The Outback Odyssey Trilogy – Part 2

G’Day Mob,

 “For Lease: Boorara Station – 285,000 acres”the adventure continues…..

Wow, what a place!

There are twelve artesian bores on Boorara. These are flowing bores meaning the steaming hot water comes to the surface without the aid of pumps and until recently the water was left running and transferred across the landscape by man-made drainage channels. With government help all bores are now capped and the flow is controlled by valves and distributed by poly pipe.

The homestead artesian bore

The homestead artesian bore

It became our mission to locate all 12 bores.

After leaving the homestead the first bore we found had a shower head installed and I was ready to lease Boorara there and then.

All bores and tanks had trap yards built around them to help harvest a healthy population of feral goats, feral cattle and feral horses; the sale of which provides valuable income out here.

We continued north through mulga scrubland until we came to one of the outstations.

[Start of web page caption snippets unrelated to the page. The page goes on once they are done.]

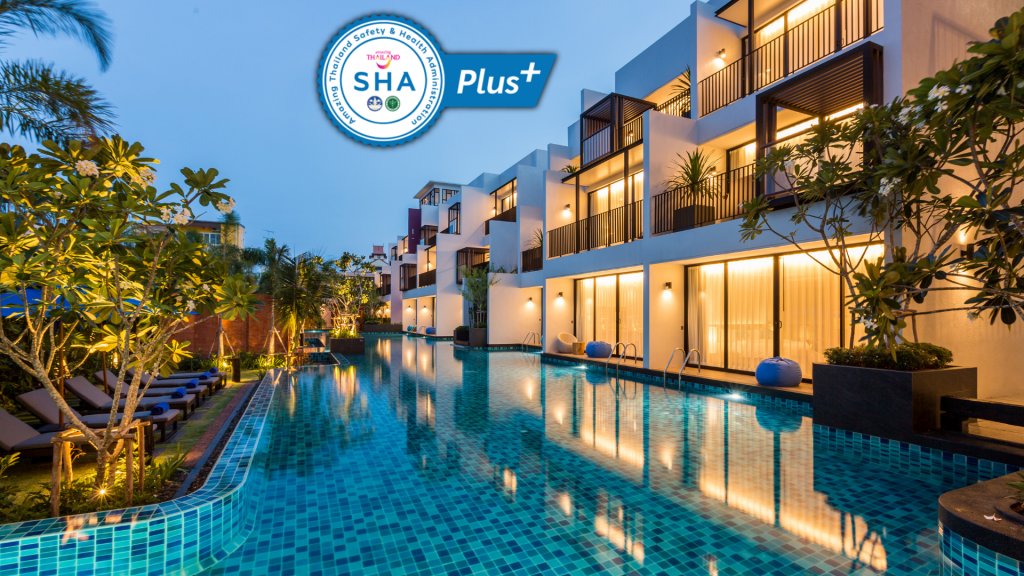 Фото Asira Boutique HuaHin Hotel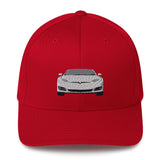 Casquette Tesla Model S - Model Sport
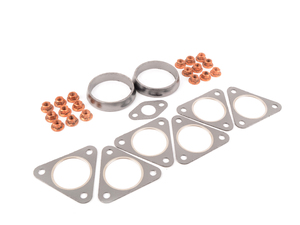 Header Hardware and Gasket Kit - E46 M3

Complete with a two-bedroom cottage, sheds, windmill, trap yards and shower-rosed bore it formed its own village. We could have moved straight in.

Quaint, wouldn't you say?

Quaint, wouldn’t you say?

Another bore was located by a small lake.

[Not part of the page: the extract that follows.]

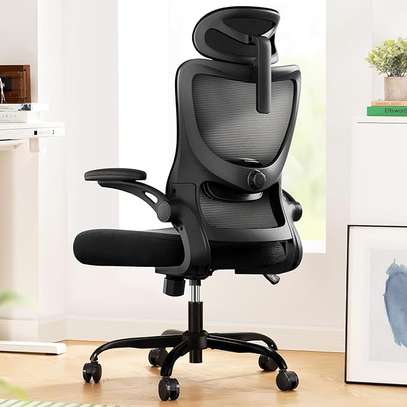 Apex High Back Mesh Office Task Chair image 7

A small lake in the centre of Boorara Station

A small lake in the centre of Boorara Station

Another was by a half decent set of cattle yards and another by a desolate but rustic hut.

Visitors quarters

Visitors quarters

We found earth-tanks (gigantic dams)

An earth-tank

An earth-tank

and brumby yards and we even saw an Angus bull. Sure we did. Looking through binoculars at this bull we decided to sneak up on him and see what sort of condition he was in. As we got closer the creature pulled its head out of the grass …… and it was a pig! The biggest, hugest boar pig that I ever want to see.

Although there were plenty of tracks and fresh sign from goat, cattle and horse we had only laid eyes on six goats that first day. Part of the dream of leasing Boorara was to go goat scruffing but at the net price of $10 per head our plan was looking a little thin at this stage.

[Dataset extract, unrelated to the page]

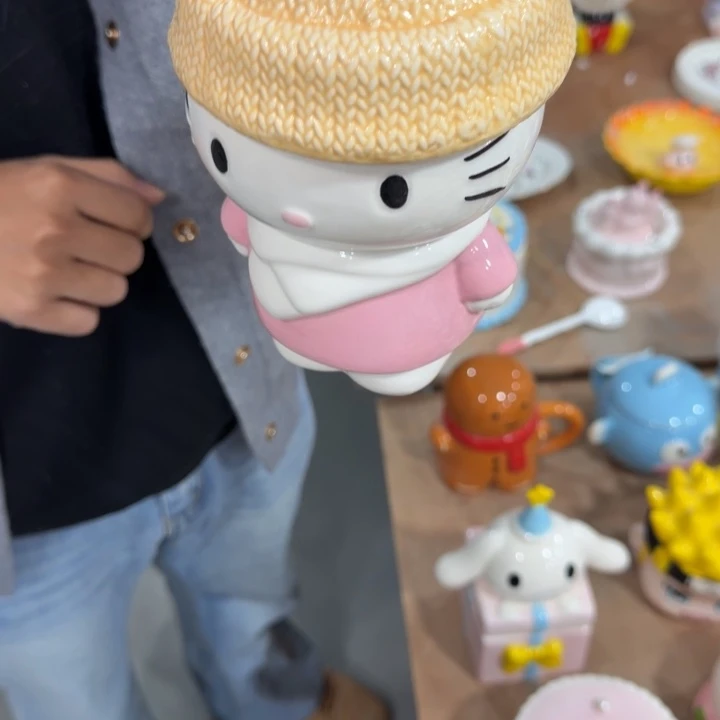 全新正版 釉下彩高温瓷 原单尾货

Turning south we drove through open, lighter country before we crested a sandhill and found the inland sea.

The salt water of Lake Wyara - the inland sea

The salt water of Lake Wyara – the inland sea

There, just over the boundary fence, was Lake Wyara, a deep-blue expanse of salt water stretching to the horizon. “Oh just give me the lease and let me sign the contract.”

A kilometre to the east was Lake Numalla, this time a body of fresh-water.

The fresh water of Lake Numalla

The fresh water of Lake Numalla

That’s right: a fresh water and a salt water lake barely a kilometre apart in the Australian Outback. You don’t believe me do you?

Between the two lakes the variety of birdlife is supposed to be second only to Lake Eyre in all of Australia. “Buggar goat scruffing, just give me a canoe and a swag and call me in six months'” I thought.

With still an hour of daylight in our favour we ended the day at the Boorara Woolshed, a twelve-stand, raised-board beauty.

Boorara Shearing Shed

Boorara Shearing Shed

Here also was another village: 16-room shearer’s quarters, 2-bedroom cookhouse and a modern ablution block. In the background was the old shearer’s quarters and a large wood range and oven, remains of the original cookhouse.

History was alive and well but never more than with the gypsy wagon, a self-contained mobile kitchen complete with wood range and shearer’s bed, which had been left on stumps amongst the mulga.

The original caravan

The original caravan

We spent that first night in our swags on a veranda back at the homestead complex. We had our doubts about the proposed lease (namely the six goats) but with abundant water our imaginations had been fired by the scope and opportunities of the property and we slept content under a full moon.

(to be continued)

6 responses to “The Outback Odyssey Trilogy – Part 2

  1. I’m not used to seeing so much water in your posts. You sound positively thrilled about the place but I sense there is a ‘but’ coming.

  2. What an amazing place, I love the red soil (and the original caravan).